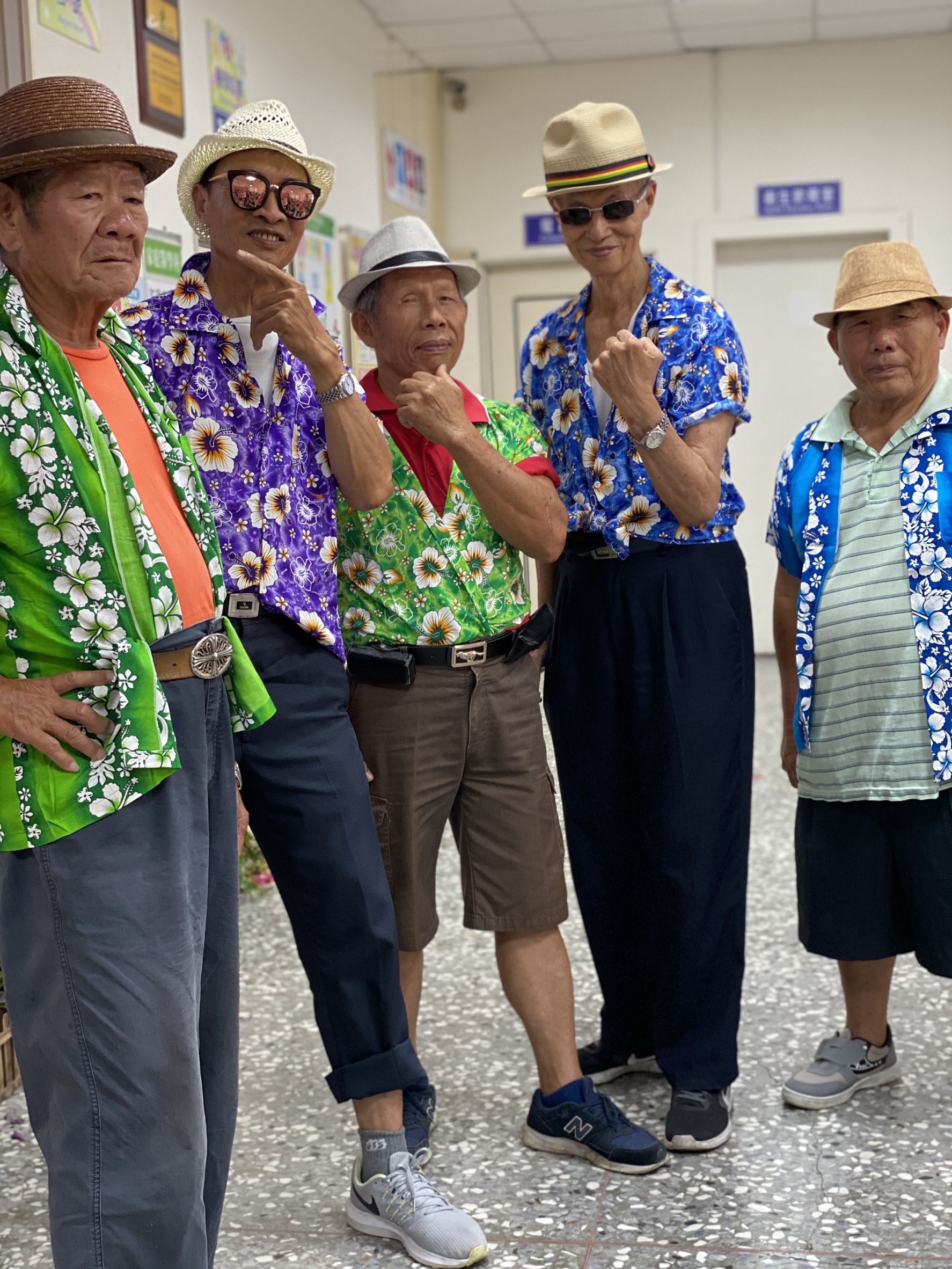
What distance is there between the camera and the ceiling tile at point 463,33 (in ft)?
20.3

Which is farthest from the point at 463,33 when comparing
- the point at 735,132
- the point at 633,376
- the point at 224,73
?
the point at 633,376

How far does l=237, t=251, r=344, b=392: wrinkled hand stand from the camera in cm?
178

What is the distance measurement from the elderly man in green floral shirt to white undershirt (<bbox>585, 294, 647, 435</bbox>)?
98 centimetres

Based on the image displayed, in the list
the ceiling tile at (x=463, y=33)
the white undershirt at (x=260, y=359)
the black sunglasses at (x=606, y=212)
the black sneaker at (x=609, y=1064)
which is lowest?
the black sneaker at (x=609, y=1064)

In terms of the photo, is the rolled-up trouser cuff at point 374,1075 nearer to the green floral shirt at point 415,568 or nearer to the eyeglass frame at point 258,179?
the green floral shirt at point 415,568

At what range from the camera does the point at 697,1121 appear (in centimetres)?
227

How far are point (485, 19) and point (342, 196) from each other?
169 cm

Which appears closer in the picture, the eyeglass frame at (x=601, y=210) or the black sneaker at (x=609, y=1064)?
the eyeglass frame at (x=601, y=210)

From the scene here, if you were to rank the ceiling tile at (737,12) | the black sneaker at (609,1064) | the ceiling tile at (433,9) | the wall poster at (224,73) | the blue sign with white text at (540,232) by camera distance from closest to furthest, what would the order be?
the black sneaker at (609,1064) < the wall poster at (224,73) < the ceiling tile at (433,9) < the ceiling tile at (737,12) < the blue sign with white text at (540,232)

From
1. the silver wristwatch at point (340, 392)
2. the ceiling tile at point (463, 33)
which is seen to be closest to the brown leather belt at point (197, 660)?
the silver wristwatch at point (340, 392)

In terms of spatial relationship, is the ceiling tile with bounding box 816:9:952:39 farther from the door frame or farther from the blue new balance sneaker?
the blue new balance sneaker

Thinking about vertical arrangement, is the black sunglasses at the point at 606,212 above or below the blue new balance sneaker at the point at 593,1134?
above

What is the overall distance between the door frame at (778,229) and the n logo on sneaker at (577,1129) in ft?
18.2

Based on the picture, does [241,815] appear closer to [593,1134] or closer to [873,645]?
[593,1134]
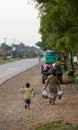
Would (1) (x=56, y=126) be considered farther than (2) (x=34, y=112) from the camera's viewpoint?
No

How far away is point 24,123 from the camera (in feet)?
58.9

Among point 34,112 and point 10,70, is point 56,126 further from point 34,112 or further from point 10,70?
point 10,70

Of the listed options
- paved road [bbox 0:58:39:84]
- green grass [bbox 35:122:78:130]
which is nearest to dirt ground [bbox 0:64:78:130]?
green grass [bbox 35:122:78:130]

※

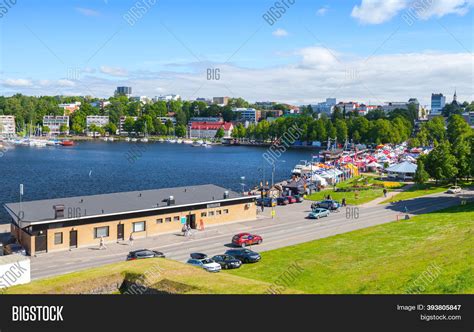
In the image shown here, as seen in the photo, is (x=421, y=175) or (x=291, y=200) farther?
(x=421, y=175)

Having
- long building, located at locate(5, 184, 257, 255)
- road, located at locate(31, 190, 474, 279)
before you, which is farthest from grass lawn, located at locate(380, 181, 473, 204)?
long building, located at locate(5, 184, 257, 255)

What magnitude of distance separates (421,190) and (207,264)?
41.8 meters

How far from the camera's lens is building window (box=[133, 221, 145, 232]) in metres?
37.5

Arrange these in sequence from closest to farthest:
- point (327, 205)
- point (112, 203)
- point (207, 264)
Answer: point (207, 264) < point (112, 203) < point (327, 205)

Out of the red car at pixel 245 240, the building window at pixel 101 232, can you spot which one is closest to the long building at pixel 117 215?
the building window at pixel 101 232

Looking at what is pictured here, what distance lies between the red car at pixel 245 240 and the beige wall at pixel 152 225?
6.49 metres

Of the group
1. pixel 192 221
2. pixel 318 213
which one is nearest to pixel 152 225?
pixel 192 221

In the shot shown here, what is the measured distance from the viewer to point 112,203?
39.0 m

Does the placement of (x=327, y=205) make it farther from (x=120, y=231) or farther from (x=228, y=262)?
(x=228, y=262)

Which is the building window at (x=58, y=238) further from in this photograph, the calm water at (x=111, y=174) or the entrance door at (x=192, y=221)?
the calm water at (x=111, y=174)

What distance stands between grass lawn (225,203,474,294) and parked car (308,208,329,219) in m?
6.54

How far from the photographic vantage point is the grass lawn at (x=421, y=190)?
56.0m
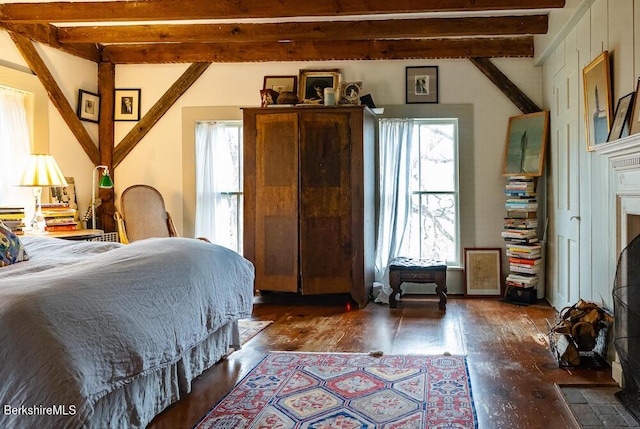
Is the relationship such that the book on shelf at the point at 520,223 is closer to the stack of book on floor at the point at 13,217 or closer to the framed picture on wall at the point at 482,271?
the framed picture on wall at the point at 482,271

※

Copy out the material from the line with "What magnitude of" to the line with "Answer: point (207, 264)", both of those lines included, reproducing every line verbatim.

What magnitude of distance separates (421,190) and (207,264)?
41.8 meters

How far from the camera's lens is building window (box=[133, 221, 145, 232]) in metres?
37.5

Arrange these in sequence from closest to farthest:
- point (327, 205)
- point (112, 203)
- point (207, 264)
Answer: point (207, 264) < point (112, 203) < point (327, 205)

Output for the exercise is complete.